Using the ratio test, we have

$$\lim_{n\to\infty} \left|\frac{x^{3(n+1)}}{(3(n+1))!} \div \frac{x^{3n}}{(3n)!} \right| = \lim_{n\to\infty} \frac{|x|^3}{(3n+3)(3n+2)(3n+1)} = 0 < 1,$$ regardless of the value of $x$. Thus, the series converges everywhere. As usual, with power series, the resulting series is infinitely differentiable, and derivatives can be computed termwise. In particular, \begin{align*} f'(x) &= \sum_{n=0}^\infty 3n\frac{x^{3n - 1}}{(3n)!} = \sum_{n=1}^\infty 3n\frac{x^{3n - 1}}{(3n)!} = \sum_{n=1}^\infty \frac{x^{3n - 1}}{(3n - 1)!} = \sum_{n=0}^\infty \frac{x^{3n + 2}}{(3n + 2)!} \\ f''(x) &= \sum_{n=0}^\infty \frac{x^{3n + 1}}{(3n + 1)!} \\ f'''(x) &= \sum_{n=0}^\infty \frac{x^{3n}}{(3n)!} = f(x). \end{align*} In particular, $f'''(x) = f(x)$. We also have, \begin{align*} f(0) &= 1 + \frac{0}{3!} + \frac{0}{6!} + \ldots = 1 \\ f'(0) &= \frac{0}{2!} + \frac{0}{5!} + \frac{0}{8!} + \ldots = 0 \\ f''(0) &= \frac{0}{1!} + \frac{0}{4!} + \frac{0}{7!} + \ldots = 0. \end{align*} So, our function is the (necessarily unique) solution to the IVP: $$y''' - y = 0, \, y(0) = 1, y'(0) = 0, y''(0) = 0$$ The usual way to solve such problems is to use the characteristic polynomial. In particular, the characteristic polynomial is $r^3 - 1$. We solve this over $\mathbb{C}$ by completing the square: \begin{align*} 0 &= r^3 - 1 \\ &= (r - 1)(r^2 + r + 1) = (r - 1)\left(r^2 + r + \frac{1}{4} + \frac{3}{4}\right) \\ &= (r - 1)\left(\left(r + \frac{1}{2}\right)^2 - \left(\frac{\sqrt{3}}{2}i\right)^2\right) \\ &= (r - 1)\left(r + \frac{1}{2} - i\frac{\sqrt{3}}{2}\right)\left(r + \frac{1}{2} + i\frac{\sqrt{3}}{2}\right), \end{align*} yielding $r = 1$ or $r = \frac{-1 \pm i\sqrt{3}}{2}$ (there are many ways to do this, including quadratic formula or $n$th roots of unity formulae, but I just like completing the square).
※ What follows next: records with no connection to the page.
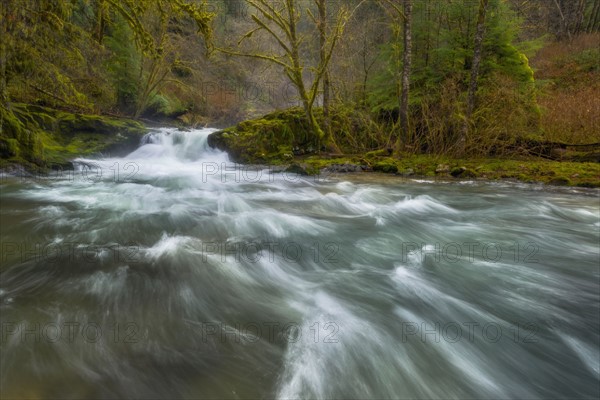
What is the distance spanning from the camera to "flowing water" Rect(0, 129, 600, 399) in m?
2.32

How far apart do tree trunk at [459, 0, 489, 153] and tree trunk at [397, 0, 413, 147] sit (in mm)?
1574

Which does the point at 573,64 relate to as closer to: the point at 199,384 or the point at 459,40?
the point at 459,40

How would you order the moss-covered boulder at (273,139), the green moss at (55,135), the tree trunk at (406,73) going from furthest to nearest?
the moss-covered boulder at (273,139), the tree trunk at (406,73), the green moss at (55,135)

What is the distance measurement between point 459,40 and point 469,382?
33.5 ft

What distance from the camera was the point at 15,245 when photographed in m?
4.11

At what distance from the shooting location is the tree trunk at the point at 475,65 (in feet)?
28.3

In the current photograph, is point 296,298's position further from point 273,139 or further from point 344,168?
point 273,139

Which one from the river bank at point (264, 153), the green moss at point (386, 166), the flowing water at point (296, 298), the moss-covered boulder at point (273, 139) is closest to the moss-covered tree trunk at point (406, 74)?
the river bank at point (264, 153)

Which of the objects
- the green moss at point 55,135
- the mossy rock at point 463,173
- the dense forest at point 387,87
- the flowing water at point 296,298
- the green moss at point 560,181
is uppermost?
the dense forest at point 387,87

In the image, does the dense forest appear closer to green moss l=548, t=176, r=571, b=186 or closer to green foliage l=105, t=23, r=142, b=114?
green moss l=548, t=176, r=571, b=186

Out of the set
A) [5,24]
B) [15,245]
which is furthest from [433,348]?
[5,24]

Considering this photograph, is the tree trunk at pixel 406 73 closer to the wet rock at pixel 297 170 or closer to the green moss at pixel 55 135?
the wet rock at pixel 297 170

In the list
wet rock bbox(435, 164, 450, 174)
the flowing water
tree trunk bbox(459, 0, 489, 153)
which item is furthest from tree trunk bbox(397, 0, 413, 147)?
the flowing water

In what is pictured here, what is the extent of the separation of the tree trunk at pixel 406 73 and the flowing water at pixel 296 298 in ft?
13.6
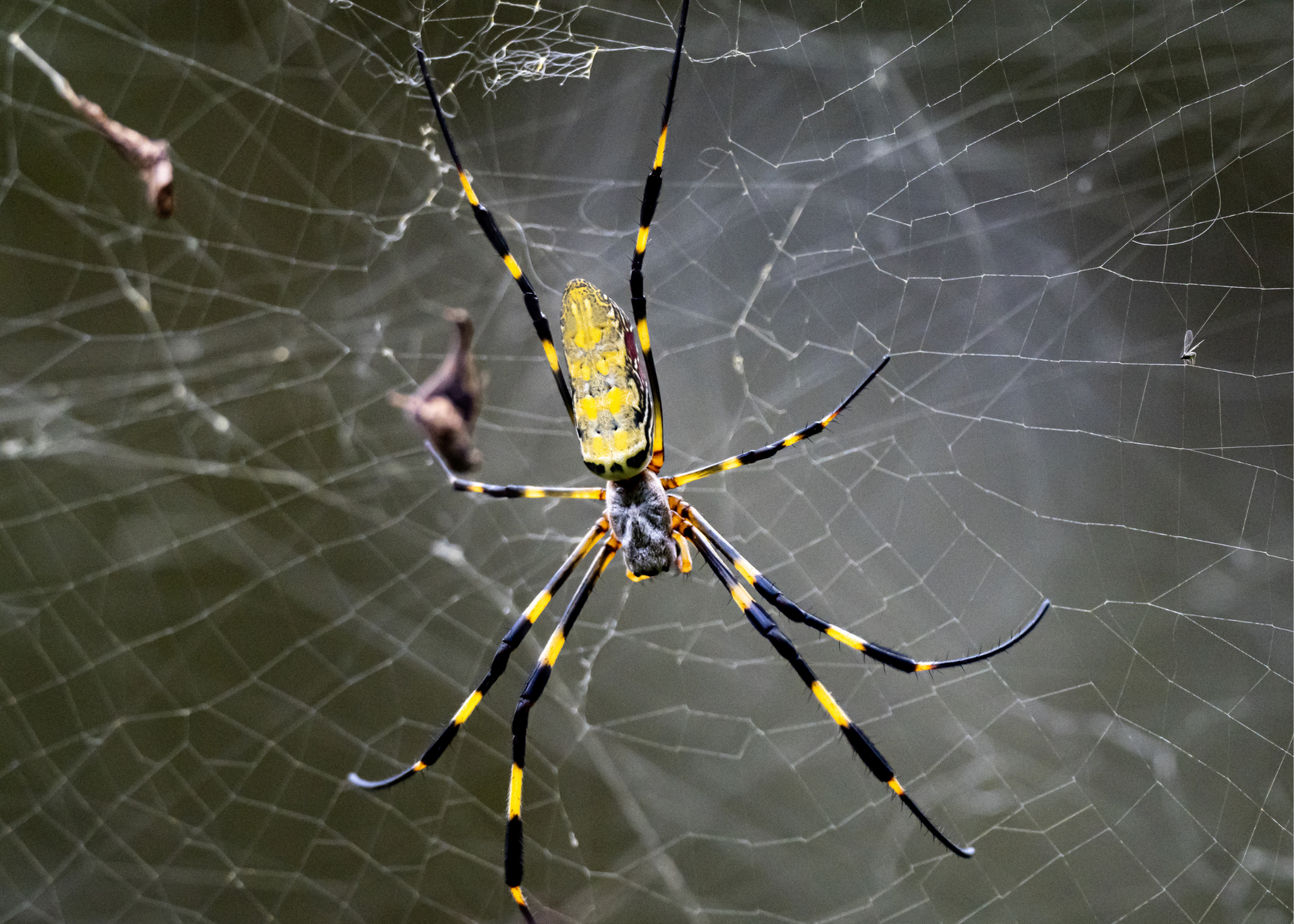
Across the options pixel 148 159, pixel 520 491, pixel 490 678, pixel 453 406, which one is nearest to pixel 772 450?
pixel 520 491

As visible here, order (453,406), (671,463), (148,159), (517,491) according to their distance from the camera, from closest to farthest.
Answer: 1. (148,159)
2. (453,406)
3. (517,491)
4. (671,463)

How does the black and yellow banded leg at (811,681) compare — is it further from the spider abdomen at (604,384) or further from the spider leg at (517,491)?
the spider abdomen at (604,384)

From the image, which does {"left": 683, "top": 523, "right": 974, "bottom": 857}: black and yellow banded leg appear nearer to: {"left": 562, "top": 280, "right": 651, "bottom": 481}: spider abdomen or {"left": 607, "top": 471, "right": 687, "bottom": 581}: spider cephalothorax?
{"left": 607, "top": 471, "right": 687, "bottom": 581}: spider cephalothorax

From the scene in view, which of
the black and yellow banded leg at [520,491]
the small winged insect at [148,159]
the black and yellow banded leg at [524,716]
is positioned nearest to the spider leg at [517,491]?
the black and yellow banded leg at [520,491]

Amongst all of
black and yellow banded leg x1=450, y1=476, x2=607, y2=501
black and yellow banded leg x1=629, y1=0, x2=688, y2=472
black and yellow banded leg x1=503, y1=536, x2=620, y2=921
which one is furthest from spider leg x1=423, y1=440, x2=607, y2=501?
black and yellow banded leg x1=629, y1=0, x2=688, y2=472

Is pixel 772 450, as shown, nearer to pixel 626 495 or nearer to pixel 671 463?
pixel 626 495

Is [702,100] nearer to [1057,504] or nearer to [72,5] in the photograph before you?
[1057,504]

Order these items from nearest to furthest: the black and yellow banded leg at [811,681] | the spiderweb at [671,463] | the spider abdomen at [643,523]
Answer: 1. the black and yellow banded leg at [811,681]
2. the spider abdomen at [643,523]
3. the spiderweb at [671,463]
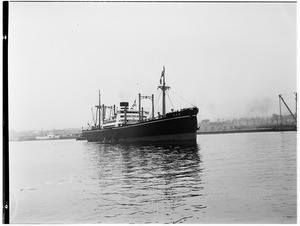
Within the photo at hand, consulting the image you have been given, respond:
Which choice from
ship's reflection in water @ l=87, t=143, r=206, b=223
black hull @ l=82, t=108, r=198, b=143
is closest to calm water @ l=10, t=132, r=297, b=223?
ship's reflection in water @ l=87, t=143, r=206, b=223

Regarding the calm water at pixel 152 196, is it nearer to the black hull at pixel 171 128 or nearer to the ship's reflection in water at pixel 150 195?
the ship's reflection in water at pixel 150 195

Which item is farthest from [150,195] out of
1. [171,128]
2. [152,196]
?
[171,128]

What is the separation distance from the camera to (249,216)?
4.58 metres

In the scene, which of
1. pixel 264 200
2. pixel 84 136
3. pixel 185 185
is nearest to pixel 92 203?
pixel 185 185

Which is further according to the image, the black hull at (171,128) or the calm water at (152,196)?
the black hull at (171,128)

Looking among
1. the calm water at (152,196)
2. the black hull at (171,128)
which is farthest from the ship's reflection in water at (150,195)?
the black hull at (171,128)

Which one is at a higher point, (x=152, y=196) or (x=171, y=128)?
(x=171, y=128)

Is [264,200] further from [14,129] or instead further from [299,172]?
[14,129]

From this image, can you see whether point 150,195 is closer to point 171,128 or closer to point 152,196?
point 152,196

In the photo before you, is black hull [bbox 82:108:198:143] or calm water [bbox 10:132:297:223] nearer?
calm water [bbox 10:132:297:223]

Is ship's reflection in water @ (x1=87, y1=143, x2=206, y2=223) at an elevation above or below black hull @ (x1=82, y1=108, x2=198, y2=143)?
below

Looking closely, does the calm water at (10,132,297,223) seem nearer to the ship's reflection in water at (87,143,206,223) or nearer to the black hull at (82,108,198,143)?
the ship's reflection in water at (87,143,206,223)

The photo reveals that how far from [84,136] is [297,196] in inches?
1281

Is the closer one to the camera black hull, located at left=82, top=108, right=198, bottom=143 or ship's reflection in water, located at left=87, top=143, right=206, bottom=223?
ship's reflection in water, located at left=87, top=143, right=206, bottom=223
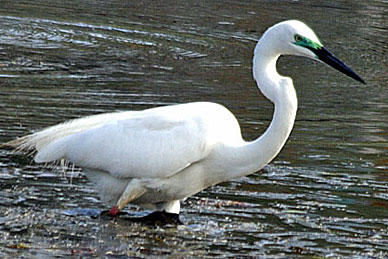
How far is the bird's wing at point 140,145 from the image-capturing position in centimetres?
717

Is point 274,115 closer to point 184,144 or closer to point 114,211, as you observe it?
point 184,144

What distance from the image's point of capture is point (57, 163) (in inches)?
312

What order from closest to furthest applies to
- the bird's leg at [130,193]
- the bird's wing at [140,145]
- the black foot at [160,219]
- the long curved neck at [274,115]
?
the long curved neck at [274,115]
the bird's wing at [140,145]
the bird's leg at [130,193]
the black foot at [160,219]

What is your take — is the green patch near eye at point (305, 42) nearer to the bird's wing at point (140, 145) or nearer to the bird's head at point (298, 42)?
the bird's head at point (298, 42)

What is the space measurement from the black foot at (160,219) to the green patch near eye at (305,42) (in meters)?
1.76

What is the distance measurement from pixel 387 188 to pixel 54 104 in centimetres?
414

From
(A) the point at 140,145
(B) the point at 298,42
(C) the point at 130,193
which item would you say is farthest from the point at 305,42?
(C) the point at 130,193

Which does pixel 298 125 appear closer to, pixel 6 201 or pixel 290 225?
pixel 290 225

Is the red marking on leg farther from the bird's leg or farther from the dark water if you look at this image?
the dark water

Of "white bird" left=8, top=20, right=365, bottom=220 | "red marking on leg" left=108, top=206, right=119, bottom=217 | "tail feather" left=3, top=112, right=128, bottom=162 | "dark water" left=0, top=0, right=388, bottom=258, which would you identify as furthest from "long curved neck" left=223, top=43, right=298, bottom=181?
"tail feather" left=3, top=112, right=128, bottom=162

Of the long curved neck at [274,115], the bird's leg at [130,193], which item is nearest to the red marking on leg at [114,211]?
the bird's leg at [130,193]

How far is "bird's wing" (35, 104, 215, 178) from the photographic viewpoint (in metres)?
7.17

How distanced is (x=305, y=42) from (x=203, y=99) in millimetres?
4706

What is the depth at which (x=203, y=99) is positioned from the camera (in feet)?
38.4
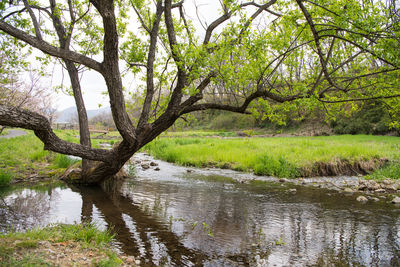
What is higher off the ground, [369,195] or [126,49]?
[126,49]

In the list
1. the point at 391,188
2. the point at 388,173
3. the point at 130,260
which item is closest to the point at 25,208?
the point at 130,260

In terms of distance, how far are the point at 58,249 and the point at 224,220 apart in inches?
146

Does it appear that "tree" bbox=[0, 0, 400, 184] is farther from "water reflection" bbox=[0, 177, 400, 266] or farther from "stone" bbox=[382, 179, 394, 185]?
"stone" bbox=[382, 179, 394, 185]

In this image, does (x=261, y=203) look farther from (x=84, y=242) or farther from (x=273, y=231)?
(x=84, y=242)

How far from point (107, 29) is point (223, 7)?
360cm

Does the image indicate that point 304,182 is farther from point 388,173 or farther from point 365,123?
point 365,123

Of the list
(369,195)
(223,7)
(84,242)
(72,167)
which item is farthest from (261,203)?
(72,167)

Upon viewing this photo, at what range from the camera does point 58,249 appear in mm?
4121

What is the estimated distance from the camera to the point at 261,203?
26.7 feet

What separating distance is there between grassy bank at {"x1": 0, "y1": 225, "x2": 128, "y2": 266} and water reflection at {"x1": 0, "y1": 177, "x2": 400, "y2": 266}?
0.56 m

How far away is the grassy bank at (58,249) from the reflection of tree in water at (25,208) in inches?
47.2

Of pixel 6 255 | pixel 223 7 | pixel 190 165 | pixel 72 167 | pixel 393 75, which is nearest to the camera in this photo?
pixel 6 255

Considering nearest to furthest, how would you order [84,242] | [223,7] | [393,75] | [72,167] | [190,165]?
[84,242] < [393,75] < [223,7] < [72,167] < [190,165]

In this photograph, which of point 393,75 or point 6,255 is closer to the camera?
point 6,255
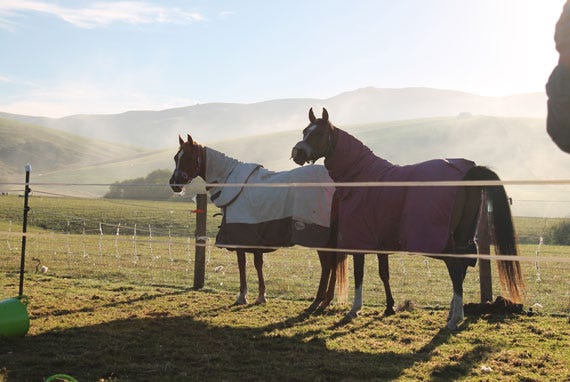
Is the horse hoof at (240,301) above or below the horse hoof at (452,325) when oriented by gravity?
below

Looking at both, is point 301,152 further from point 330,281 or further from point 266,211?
point 330,281

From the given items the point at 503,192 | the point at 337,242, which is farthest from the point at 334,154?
the point at 503,192

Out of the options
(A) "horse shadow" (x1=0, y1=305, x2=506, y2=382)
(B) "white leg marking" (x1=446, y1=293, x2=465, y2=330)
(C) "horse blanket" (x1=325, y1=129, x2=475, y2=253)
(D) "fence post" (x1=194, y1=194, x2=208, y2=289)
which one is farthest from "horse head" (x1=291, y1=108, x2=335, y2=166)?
(D) "fence post" (x1=194, y1=194, x2=208, y2=289)

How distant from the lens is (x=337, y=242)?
840 centimetres

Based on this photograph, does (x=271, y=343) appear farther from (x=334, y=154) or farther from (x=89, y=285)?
(x=89, y=285)

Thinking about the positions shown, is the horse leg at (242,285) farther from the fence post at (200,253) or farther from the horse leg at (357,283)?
the horse leg at (357,283)

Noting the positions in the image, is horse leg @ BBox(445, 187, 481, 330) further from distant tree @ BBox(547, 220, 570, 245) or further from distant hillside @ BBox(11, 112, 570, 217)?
distant hillside @ BBox(11, 112, 570, 217)

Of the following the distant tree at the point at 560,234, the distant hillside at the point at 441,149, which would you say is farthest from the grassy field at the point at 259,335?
the distant hillside at the point at 441,149

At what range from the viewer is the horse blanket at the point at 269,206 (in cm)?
836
So we have a real root $r = 1$, which says that one fundamental solution will be $e^x$. We also have a pair of complex conjugates $r = -\frac{1}{2} \pm i \frac{\sqrt{3}}{2}$, which suggests the other fundamental solutions are $e^{-x/2}\cos(x\sqrt{3}/2)$ and $e^{-x/2}\sin(x\sqrt{3}/2)$. Therefore, the general solution of the differential equation (ignoring initial values) is $$f(x) = Ae^x + Be^{-\frac{x}{2}}\cos\left(\frac{\sqrt{3}}{2} x\right) + Ce^{-\frac{x}{2}}\sin\left(\frac{\sqrt{3}}{2} x\right).$$ Differentiating, using product rule when necessary, \begin{align*} f'(x) &= Ae^x + \left(\frac{\sqrt{3}}{2}C - \frac{1}{2}B\right)e^{-\frac{x}{2}}\cos\left(\frac{\sqrt{3}}{2} x\right) + \left(-\frac{\sqrt{3}}{2}B - \frac{1}{2}C\right)e^{-\frac{x}{2}}\sin\left(\frac{\sqrt{3}}{2} x\right) \\ f''(x) &= Ae^x + \left(-\frac{\sqrt{3}}{2}C - \frac{1}{2}B\right)e^{-\frac{x}{2}}\cos\left(\frac{\sqrt{3}}{2} x\right) + \left(\frac{\sqrt{3}}{2}B - \frac{1}{2}C\right)e^{-\frac{x}{2}}\sin\left(\frac{\sqrt{3}}{2} x\right) \end{align*} Using the values of $f(0)$, $f'(0)$, and $f''(0)$, we can compute these constants. We have \begin{align*} 1 &= f(0) = A + B \\ 0 &= f'(0) = A - \frac{1}{2} B + \frac{\sqrt{3}}{2} C \\ 0 &= f''(0) = A - \frac{1}{2} B - \frac{\sqrt{3}}{2} C. \end{align*}

Adding all three equations yields $3A = 1$, hence $A = \frac{1}{3}$. Adding the second two equations yields $0 = 2A - B = \frac{2}{3} - B$, hence $B = \frac{2}{3}$. Subtracting the second two equations yields $C = 0$. So, our one and only solution is, $$f(x) = \frac{1}{3}e^x + \frac{2}{3}e^{-\frac{x}{2}}\cos\left(\frac{\sqrt{3}}{2} x\right).$$

Answer 2

Hint: start with Taylor's expansion for the exponential $$ e^{\omega x}=\sum_{k=0}^\infty\frac{\omega^k x^k}{k!} $$ and try to find $\omega\in\Bbb C$ such that $$ \langle\text{a polynomial of }\omega^k\rangle=\begin{cases} 0 & \text{if }3\nmid k,\\ \ne 0 & \text{if }3\mid k. \end{cases} $$ Play around with the third root of unity and the formula $$ \alpha^3-1=(\alpha-1)(\alpha^2+\alpha+1). $$